Benchmarks – PySIFT vs OpenCV SIFT¶

All benchmarks on NVIDIA RTX 3050 Laptop GPU (4 GB VRAM), CUDA 12.x. Both PySIFT and OpenCV use GPU MAGSAC++ and brute-force matching for fair comparison.

HPatches – Matching Accuracy¶

116 sequences (57 illumination, 59 viewpoint), 580 image pairs.

Metric	PySIFT	OpenCV	Delta
MMA@3px	0.818	0.823	Parity
MMA@5px	0.876	0.873	+0.3%
MMA@8px	0.898	0.892	+0.8%
MMA@10px	0.906	0.897	+1.0%
Avg Corner Error	32.3 px	88.7 px	-63.5%

PySIFT leads at higher thresholds (MMA@8, @10) – the practical operating point for 4K/8K resolution workflows where 3 pixels is sub-pixel noise.

IMC Phototourism – Pose Estimation¶

4,499 image pairs from landmark photo collections.

Metric	PySIFT	OpenCV	Delta
Avg Inliers	229.4	205.4	+12%
Pipeline FPS	7.92	6.32	+25%

MegaDepth – Wide-Baseline Stereo¶

804 image pairs from large-scale SfM reconstructions.

Metric	PySIFT	OpenCV	Delta
Avg Inliers	134.7	127.2	+6%
AUC@10 degrees	0.260	0.232	+12%

ROxford5K – Image Retrieval¶

5,063 database images, 55 queries. VLAD encoding (k=64), top-100 re-ranking.

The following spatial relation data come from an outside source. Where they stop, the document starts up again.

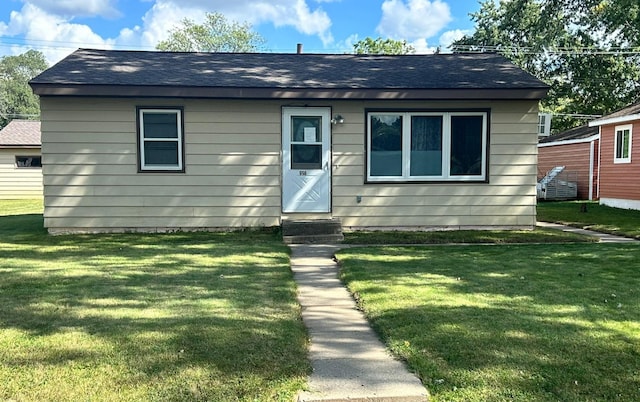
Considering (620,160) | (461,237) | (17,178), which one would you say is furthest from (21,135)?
(620,160)

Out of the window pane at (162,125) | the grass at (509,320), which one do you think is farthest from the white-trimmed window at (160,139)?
the grass at (509,320)

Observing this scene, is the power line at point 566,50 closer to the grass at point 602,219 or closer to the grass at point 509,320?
the grass at point 602,219

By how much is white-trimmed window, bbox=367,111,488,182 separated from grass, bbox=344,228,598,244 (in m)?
1.08

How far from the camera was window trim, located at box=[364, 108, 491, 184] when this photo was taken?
29.9 ft

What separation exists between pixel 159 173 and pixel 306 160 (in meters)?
2.67

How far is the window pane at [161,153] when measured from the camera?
902cm

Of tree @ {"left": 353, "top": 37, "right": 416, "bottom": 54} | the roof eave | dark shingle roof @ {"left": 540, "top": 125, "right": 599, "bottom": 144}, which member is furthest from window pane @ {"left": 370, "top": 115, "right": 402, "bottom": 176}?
tree @ {"left": 353, "top": 37, "right": 416, "bottom": 54}

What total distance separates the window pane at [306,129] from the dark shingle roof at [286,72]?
24.5 inches

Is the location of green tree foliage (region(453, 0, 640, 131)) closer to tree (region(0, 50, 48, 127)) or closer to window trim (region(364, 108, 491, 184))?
window trim (region(364, 108, 491, 184))

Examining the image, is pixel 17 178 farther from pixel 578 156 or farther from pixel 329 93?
pixel 578 156

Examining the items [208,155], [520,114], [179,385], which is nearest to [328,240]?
[208,155]

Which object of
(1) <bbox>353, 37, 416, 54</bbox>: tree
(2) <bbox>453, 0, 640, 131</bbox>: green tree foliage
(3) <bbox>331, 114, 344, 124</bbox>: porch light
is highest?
(1) <bbox>353, 37, 416, 54</bbox>: tree

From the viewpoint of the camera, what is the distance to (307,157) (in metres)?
9.20

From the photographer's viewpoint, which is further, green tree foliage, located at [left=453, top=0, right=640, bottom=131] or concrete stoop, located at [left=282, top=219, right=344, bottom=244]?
green tree foliage, located at [left=453, top=0, right=640, bottom=131]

Metric	PySIFT	OpenCV	Delta
mAP (Medium)	0.455	0.380	+7.5pp

Speed¶

Stage	PySIFT (GPU)	OpenCV (CPU)	Speedup
Detection + Description	88 ms	111 ms	1.26x
BF Matching (1K kp)	2.1 ms	8.4 ms	4.0x
End-to-End Pipeline	178 ms	241 ms	1.35x
DLPack Transfer	0.09 ms	N/A (PCIe: 0.38 ms)	4.1x

Resolution Scaling¶

PySIFT’s speed advantage grows with image resolution:

Resolution	PySIFT	OpenCV	Speedup
480x640	37.6 ms	33.1 ms	OpenCV faster
768x1024	72.8 ms	105.1 ms	1.44x
1080x1920	200.6 ms	220.5 ms	1.10x
4K 3840x2160	549.8 ms	1751.2 ms	3.2x

At 4K, PySIFT is 3.2x faster – the GPU parallelism advantage amplifies with pixel count. This makes PySIFT the natural choice for drone, satellite, and medical imaging workloads with high-resolution inputs.

Ablation: Classical vs Learned¶

7-configuration ablation showing that classical GPU-SIFT outperforms learned component substitutions on diverse real-world benchmarks:

Config	MMA@3px	IMC Inliers	MegaDepth AUC@10	Detect (ms)
PySIFT Classical	0.818	229	0.260	121
HardNet descriptors	0.798	130	0.150	2148
OriNet orientation	0.805	178	–	–

Classical SIFT descriptors generalize across all domains. Learned replacements (HardNet, OriNet) degrade on diverse real-world scenes while costing 18x more compute.